### Directions
Continue the passage on comparing the three Neisseria meningitidis genomes, starting right after its last sentence.

We sequenced and annotated the genome of N. meningitidis serogroup C strain FAM18 by standard methods and protocols. The addition of the sequence data present in the FAM18 genome sequence to that from the two previously sequenced N. meningitidis genomes (serogroup A strain Z2491 and serogroup B strain MC58) enabled a three-way whole genome comparison between representatives of three disease-associated lineages within this species. Table 1 shows the general features of these strains and their genomes. For convenience we will subsequently refer to the three strains simply as Z2491, MC58, and FAM18.
The three sequenced N. meningitidis genomes are largely colinear with only three apparent reciprocal inversions around the origin of replication (Figure 1). Each genome appears to represent one of these inversions relative to the other two, suggesting that these inversions may have occurred once in each lineage. However, the foci of the inversions show a high degree of variability relative to the strong synteny across the chromosome, suggesting that they may be subject to frequent additional inter- and intra-genomic recombination.

### Supplied entries
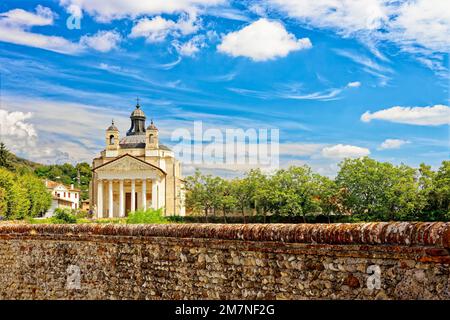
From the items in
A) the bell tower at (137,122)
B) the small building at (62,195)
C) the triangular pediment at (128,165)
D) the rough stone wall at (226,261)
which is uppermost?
the bell tower at (137,122)

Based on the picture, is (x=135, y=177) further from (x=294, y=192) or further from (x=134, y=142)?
(x=294, y=192)

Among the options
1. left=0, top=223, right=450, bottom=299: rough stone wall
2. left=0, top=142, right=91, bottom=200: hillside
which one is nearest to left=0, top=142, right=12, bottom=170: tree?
left=0, top=142, right=91, bottom=200: hillside

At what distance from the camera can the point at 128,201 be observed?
345ft

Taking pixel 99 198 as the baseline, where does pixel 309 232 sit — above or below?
below

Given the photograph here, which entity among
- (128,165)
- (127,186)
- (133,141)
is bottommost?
(127,186)

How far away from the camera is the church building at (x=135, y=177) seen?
324ft

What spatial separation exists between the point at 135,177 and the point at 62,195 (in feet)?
110

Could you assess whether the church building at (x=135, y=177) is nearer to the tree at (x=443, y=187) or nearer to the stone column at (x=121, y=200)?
the stone column at (x=121, y=200)

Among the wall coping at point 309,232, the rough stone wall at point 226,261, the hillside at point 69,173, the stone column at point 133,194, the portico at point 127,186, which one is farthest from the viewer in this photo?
the hillside at point 69,173

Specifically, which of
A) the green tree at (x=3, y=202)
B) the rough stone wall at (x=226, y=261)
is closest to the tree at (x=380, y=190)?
the green tree at (x=3, y=202)

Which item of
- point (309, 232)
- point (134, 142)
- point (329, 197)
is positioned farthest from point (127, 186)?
point (309, 232)

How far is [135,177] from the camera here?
9906 centimetres

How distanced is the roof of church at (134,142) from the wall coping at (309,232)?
93219 mm
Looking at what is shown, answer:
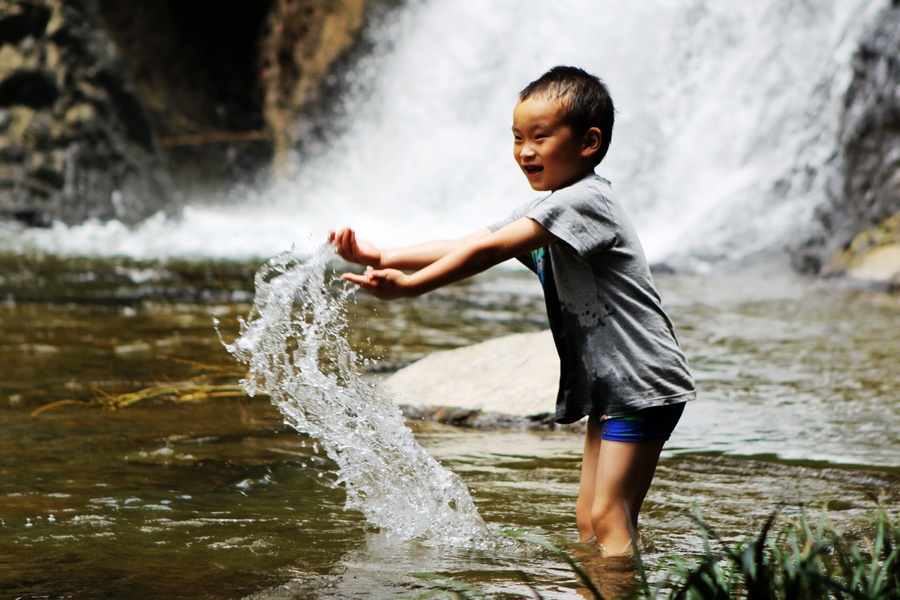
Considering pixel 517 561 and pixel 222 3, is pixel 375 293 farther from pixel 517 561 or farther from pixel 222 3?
pixel 222 3

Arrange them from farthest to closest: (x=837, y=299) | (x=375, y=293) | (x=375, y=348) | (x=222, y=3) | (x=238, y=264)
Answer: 1. (x=222, y=3)
2. (x=238, y=264)
3. (x=837, y=299)
4. (x=375, y=348)
5. (x=375, y=293)

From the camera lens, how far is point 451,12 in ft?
64.6

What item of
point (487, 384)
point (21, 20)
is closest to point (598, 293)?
point (487, 384)

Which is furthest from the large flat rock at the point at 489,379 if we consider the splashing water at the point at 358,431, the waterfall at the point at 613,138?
the waterfall at the point at 613,138

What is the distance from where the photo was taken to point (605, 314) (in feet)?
9.03

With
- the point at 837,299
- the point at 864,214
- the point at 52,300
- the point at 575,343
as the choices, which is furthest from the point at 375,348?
the point at 864,214

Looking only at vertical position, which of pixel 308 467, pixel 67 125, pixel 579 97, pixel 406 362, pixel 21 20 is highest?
pixel 21 20

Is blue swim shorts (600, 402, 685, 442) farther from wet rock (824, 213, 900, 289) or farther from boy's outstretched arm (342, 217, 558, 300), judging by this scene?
wet rock (824, 213, 900, 289)

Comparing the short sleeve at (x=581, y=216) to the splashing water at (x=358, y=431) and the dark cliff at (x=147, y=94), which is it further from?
the dark cliff at (x=147, y=94)

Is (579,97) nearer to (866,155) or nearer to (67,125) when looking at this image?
(866,155)

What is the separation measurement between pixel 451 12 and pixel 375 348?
577 inches

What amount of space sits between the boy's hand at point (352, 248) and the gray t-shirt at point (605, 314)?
0.44 m

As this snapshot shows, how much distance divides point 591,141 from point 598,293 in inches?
15.7

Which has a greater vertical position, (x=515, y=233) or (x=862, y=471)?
(x=515, y=233)
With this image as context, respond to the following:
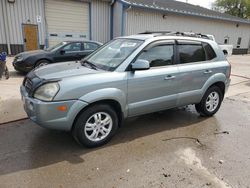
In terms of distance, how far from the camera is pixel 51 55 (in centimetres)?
897

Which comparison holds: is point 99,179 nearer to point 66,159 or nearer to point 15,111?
point 66,159

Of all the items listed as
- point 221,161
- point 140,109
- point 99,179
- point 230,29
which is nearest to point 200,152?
point 221,161

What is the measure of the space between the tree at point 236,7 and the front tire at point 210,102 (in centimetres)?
4361

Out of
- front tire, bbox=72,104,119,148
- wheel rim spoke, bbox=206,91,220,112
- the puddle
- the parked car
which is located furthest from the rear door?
the parked car

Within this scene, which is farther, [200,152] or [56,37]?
[56,37]

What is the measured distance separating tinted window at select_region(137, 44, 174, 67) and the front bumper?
4.65 ft

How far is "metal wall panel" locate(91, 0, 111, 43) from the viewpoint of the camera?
16.2m

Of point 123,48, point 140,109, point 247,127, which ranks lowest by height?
point 247,127

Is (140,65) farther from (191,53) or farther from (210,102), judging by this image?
(210,102)

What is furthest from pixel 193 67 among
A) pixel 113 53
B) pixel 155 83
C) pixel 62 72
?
pixel 62 72

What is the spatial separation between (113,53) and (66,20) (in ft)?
41.5

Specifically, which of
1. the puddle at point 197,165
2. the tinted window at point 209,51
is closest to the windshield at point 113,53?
the tinted window at point 209,51

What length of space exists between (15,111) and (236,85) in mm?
7921

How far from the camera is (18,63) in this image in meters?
8.67
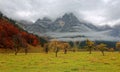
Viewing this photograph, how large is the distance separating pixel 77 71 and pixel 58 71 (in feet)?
12.0

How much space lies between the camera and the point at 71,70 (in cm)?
4712

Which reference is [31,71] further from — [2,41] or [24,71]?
[2,41]

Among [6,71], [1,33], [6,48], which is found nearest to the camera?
[6,71]

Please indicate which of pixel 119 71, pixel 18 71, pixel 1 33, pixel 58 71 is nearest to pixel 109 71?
pixel 119 71

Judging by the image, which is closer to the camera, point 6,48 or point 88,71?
point 88,71

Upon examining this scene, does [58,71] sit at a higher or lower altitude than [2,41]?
lower

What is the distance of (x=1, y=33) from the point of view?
195125mm

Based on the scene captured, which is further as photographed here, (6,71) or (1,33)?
(1,33)

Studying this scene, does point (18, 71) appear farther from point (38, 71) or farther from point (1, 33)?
point (1, 33)

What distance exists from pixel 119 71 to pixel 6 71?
71.9ft

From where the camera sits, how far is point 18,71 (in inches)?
1773

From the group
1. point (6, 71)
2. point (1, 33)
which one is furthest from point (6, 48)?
point (6, 71)

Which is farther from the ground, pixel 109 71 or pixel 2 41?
pixel 2 41

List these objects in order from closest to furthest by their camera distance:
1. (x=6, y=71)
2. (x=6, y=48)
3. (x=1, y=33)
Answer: (x=6, y=71), (x=6, y=48), (x=1, y=33)
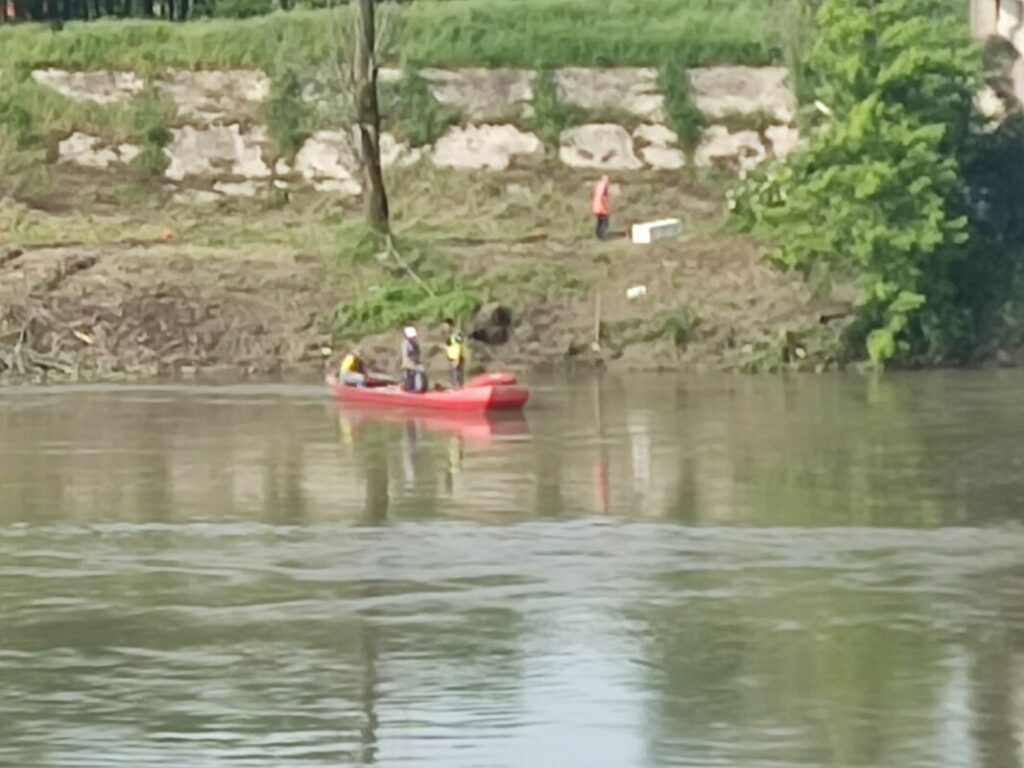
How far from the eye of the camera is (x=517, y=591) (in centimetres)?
2036

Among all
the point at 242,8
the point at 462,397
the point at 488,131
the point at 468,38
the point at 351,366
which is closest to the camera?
the point at 462,397

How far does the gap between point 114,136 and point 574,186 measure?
32.0 feet

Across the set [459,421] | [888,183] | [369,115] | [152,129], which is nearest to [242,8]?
[152,129]

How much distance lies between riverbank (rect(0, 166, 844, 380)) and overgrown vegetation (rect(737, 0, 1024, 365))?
54.3 inches

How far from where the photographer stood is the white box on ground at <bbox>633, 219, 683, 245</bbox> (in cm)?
4559

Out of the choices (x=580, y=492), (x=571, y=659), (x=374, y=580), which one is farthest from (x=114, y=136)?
(x=571, y=659)

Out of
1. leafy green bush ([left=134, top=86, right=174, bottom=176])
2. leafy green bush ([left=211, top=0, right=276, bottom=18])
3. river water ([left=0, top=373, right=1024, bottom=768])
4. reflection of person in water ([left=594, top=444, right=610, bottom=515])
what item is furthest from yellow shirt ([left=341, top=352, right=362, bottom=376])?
leafy green bush ([left=211, top=0, right=276, bottom=18])

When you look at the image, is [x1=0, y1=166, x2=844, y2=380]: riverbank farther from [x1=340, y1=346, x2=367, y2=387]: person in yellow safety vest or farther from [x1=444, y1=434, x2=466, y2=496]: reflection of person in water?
[x1=444, y1=434, x2=466, y2=496]: reflection of person in water

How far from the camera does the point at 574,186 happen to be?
4981 cm

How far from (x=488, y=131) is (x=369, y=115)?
495 centimetres

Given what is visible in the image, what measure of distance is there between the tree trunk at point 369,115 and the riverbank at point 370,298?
1.65ft

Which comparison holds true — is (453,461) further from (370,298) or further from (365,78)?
(365,78)

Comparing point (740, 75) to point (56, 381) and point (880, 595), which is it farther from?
point (880, 595)

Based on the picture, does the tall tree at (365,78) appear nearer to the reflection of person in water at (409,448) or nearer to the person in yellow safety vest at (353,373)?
the person in yellow safety vest at (353,373)
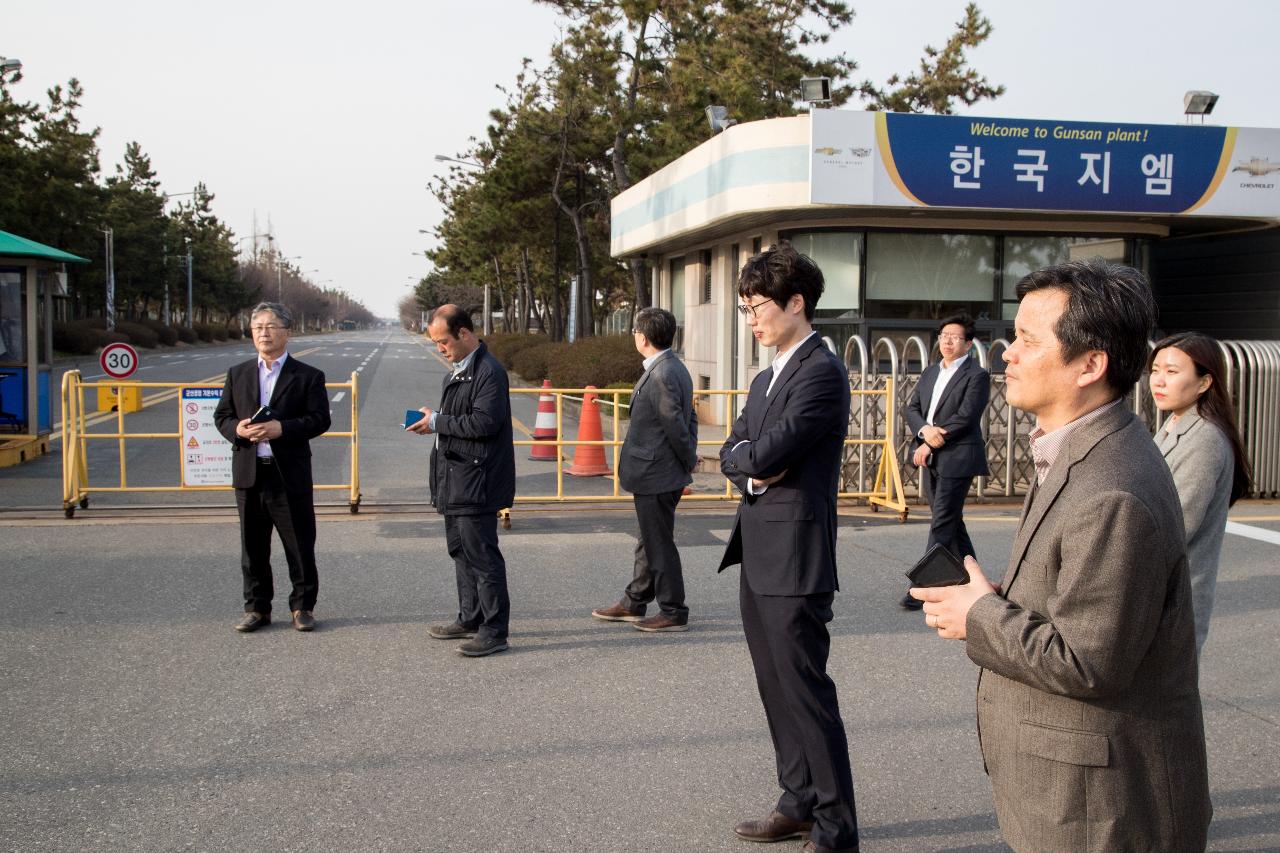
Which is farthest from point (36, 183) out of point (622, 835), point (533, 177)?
point (622, 835)

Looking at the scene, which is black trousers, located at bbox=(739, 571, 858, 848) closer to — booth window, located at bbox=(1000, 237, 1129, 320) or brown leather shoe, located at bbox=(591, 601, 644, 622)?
brown leather shoe, located at bbox=(591, 601, 644, 622)

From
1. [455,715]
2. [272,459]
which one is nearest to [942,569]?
[455,715]

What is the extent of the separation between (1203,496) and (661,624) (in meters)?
3.57

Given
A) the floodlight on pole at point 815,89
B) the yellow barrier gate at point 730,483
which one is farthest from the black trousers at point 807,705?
the floodlight on pole at point 815,89

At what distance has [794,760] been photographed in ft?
12.3

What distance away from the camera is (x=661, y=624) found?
6.50 m

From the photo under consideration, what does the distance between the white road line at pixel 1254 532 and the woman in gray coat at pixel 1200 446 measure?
6.96 meters

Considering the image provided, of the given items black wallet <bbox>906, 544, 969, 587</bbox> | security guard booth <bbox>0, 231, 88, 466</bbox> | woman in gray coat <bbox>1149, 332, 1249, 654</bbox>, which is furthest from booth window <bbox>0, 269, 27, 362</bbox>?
black wallet <bbox>906, 544, 969, 587</bbox>

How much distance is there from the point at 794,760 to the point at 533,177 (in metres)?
30.7

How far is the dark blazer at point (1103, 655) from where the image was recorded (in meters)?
2.02

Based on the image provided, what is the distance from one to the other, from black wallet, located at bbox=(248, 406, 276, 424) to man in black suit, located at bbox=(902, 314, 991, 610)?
3.92 metres

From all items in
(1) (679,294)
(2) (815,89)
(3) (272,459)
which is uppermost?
(2) (815,89)

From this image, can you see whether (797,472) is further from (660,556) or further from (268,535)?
(268,535)

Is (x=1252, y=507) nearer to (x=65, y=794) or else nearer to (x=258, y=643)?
(x=258, y=643)
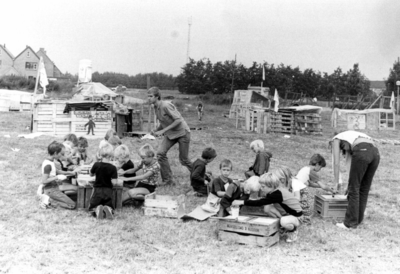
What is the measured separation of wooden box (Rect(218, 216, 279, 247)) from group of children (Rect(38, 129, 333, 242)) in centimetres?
23

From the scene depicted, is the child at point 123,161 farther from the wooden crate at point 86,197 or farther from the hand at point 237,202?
the hand at point 237,202

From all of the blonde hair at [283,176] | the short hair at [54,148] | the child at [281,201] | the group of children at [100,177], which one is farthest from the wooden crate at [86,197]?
the blonde hair at [283,176]

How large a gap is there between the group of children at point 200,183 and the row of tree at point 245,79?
52833 mm

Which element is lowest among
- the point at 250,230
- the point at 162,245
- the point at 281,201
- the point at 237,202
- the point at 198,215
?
the point at 162,245

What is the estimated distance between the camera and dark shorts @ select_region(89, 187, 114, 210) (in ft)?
22.7

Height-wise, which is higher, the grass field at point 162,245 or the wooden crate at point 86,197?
the wooden crate at point 86,197

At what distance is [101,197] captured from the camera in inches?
273

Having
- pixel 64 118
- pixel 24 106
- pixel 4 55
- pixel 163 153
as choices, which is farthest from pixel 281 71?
pixel 163 153

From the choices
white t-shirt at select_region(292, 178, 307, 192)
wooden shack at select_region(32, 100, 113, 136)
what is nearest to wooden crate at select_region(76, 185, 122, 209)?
white t-shirt at select_region(292, 178, 307, 192)

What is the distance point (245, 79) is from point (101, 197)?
56.9 meters

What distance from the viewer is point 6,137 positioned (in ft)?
56.9

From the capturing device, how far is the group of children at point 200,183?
6.17 m

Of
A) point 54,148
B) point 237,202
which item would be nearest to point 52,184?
point 54,148

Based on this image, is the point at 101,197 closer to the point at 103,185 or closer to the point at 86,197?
the point at 103,185
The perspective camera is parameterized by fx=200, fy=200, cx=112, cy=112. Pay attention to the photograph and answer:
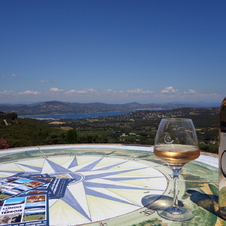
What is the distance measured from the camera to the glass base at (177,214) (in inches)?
98.3

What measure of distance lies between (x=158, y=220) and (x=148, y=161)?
9.70 ft

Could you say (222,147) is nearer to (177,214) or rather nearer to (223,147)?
(223,147)

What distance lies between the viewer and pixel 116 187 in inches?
146

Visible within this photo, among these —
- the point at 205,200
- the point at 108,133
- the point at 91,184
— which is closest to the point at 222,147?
the point at 205,200

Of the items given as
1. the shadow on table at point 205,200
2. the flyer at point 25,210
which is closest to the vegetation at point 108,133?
the shadow on table at point 205,200

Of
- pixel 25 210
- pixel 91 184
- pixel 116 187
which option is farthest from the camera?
pixel 91 184

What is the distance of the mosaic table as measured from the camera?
2.59 metres

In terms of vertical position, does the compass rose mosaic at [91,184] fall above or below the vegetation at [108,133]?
above

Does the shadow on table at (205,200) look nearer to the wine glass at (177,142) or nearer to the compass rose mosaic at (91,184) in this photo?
the compass rose mosaic at (91,184)

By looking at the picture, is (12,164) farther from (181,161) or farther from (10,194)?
(181,161)

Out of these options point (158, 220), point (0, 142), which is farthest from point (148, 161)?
point (0, 142)

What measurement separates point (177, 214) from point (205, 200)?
2.30ft

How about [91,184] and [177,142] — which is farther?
[91,184]

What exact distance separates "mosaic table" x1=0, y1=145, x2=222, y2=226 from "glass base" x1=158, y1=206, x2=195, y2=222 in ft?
0.24
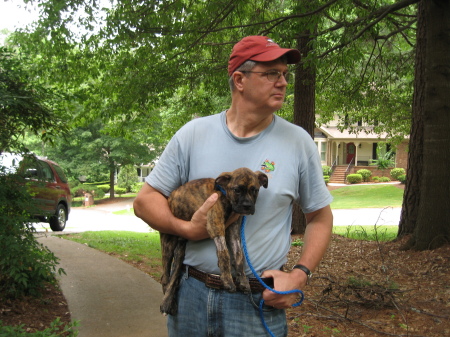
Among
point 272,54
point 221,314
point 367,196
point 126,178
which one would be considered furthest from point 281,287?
point 126,178

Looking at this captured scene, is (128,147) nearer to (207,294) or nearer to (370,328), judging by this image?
(370,328)

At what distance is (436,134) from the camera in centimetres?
775

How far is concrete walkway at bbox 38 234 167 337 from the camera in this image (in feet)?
17.7

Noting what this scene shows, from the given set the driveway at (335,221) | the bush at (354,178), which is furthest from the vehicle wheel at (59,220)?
the bush at (354,178)

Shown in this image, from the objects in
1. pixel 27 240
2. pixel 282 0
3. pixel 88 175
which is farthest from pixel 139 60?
pixel 88 175

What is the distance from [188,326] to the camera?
2.18m

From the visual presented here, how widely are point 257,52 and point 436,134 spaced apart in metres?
6.50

### Output below
The inversion event closest to the origin of replication (IE1; 3′-adjacent to NMA0220/NMB0050/NMC0034) seems to be due to recombination between repeat arrays in Z2491. Interestingly, one of the arrays flanks a pilin gene, pilC2, while the other is adjacent to genes involved in pilus retraction (pilTU). Thus, in MC58 and FAM18, pilC2 is adjacent to pilTU, while in Z2491 they are distant. Neisserial PilC proteins are important components of the type IV pilus machinery involved in adhesion to host cells, promotion of piliation, and transformation competence [27,28]. The PilT protein is essential for pilus retraction , and it has been shown that PilC1 regulates PilT-mediated pilus fibre retraction . Although there is no direct published evidence for coregulated transcription of pilTU and pilC2, it seems plausible that this rearrangement may have an effect on pilus phenotype. The FAM18 pilus regulon also differs from Z2491 and MC58 because of the deletion of much of the pilE/S locus and the insertion of the class II pilin-encoding pilE2 (see below). Further variability at IE1 can be seen with the insertion of a copy of a meningococcal disease associated (MDA) island in the repeat array (see below) directly upstream of pilC2 in FAM18. The MDA island encodes a filamentous bacteriophage that is secreted via the type IV pilus and is specifically associated with strains that have the potential to cause disease .
The second inversion, IE2 (5′-adjacent to NMA2200/ NMB0287/NMC0293), is probably due to recombination between copies of IS1106 in FAM18 and is also associated with the insertion of a locus encoding a putative restriction-modification system in FAM18. Restriction-modification systems coordinate the recognition and destruction of “non-self” DNA from sources lacking the same system and for N. meningitidis have been associated with specific lineages .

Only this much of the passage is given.